_Passage given_
··········

# Fall Steelhead Seminars!!!!!!!!



## steelheadBob (Jul 6, 2004)

This is a little early but Im holding 2 fall Steelhead Seminars Sept. 4th and the 11th. Both are from 5-8pm
Ill be talking about fall gear, baits and patterns for steel. And to sit around with other steelheaders to shoot the breeze with while we wait for the runs. LOL
Both are free. If you have any questions, feel free to contact me.

Sept. 4th 5-8pm
Twinsburg Gander Mountain

Sept. 11th 5-8pm
Sheffield Gander Mountain


----------



## KSUFLASH (Apr 14, 2004)

I am suprised nobody has chimed in on this one yet Rob. When the questions start rolling in, we can refer them to the seminar.


----------



## RedJada (Jun 21, 2009)

You can count on my wife and I being at the Sept. 4th seminar. We learned a lot form KSUFLASH last year at one of his Seminars. But, we are heading into our third season of steelhead fishing and have yet to get one on the hook. Were hopping this will be the year.

Thanks,
RedJada


----------



## dcfisherman (Jul 25, 2008)

I think I am going too.


----------



## yonderfishin (Apr 9, 2006)

If I was closer and had the chance I would definately be there. Sounds like fun and a good way to learn.


----------



## Chrominator (Oct 11, 2007)

Would like to attend, but, I am not worthy to be in the presence of such a legend...

Looks like this year we won't need to flip a coin to decide between Bob's seminar and a Brown's game...


----------



## Rippin (Jan 21, 2007)

there's no such thing as flipping a coin for steelhead fishing...


----------



## steelheadBob (Jul 6, 2004)

Chrominator said:


> Would like to attend, but, I am not worthy to be in the presence of such a legend...
> 
> Looks like this year we won't need to flip a coin to decide between Bob's seminar and a Brown's game...


I didnt do it again did i ?????????? Browns game????? LOL
Now if it were Pitts game day........... Steelhead who??????


----------



## steelheadBob (Jul 6, 2004)

··········

_Dataset content_
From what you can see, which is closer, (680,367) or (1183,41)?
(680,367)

··········

_Complete the following_
[1] Repeat the stretch of the steelhead seminar thread from "You can count" through "be the year.".
[2] Answer these questions about the steelhead seminar thread:
(a) At which store is the Sept. 4th seminar held?
(b) How much does it cost to attend the seminars?
(c) Which steelhead fishing season is RedJada heading into?
The material has no part in this work.

_Exercise solutions_
[1]
You can count on my wife and I being at the Sept. 4th seminar. We learned a lot form KSUFLASH last year at one of his Seminars. But, we are heading into our third season of steelhead fishing and have yet to get one on the hook. Were hopping this will be the year.

[2]
(a) Twinsburg Gander Mountain
(b) Nothing, since both are free.
(c) The third season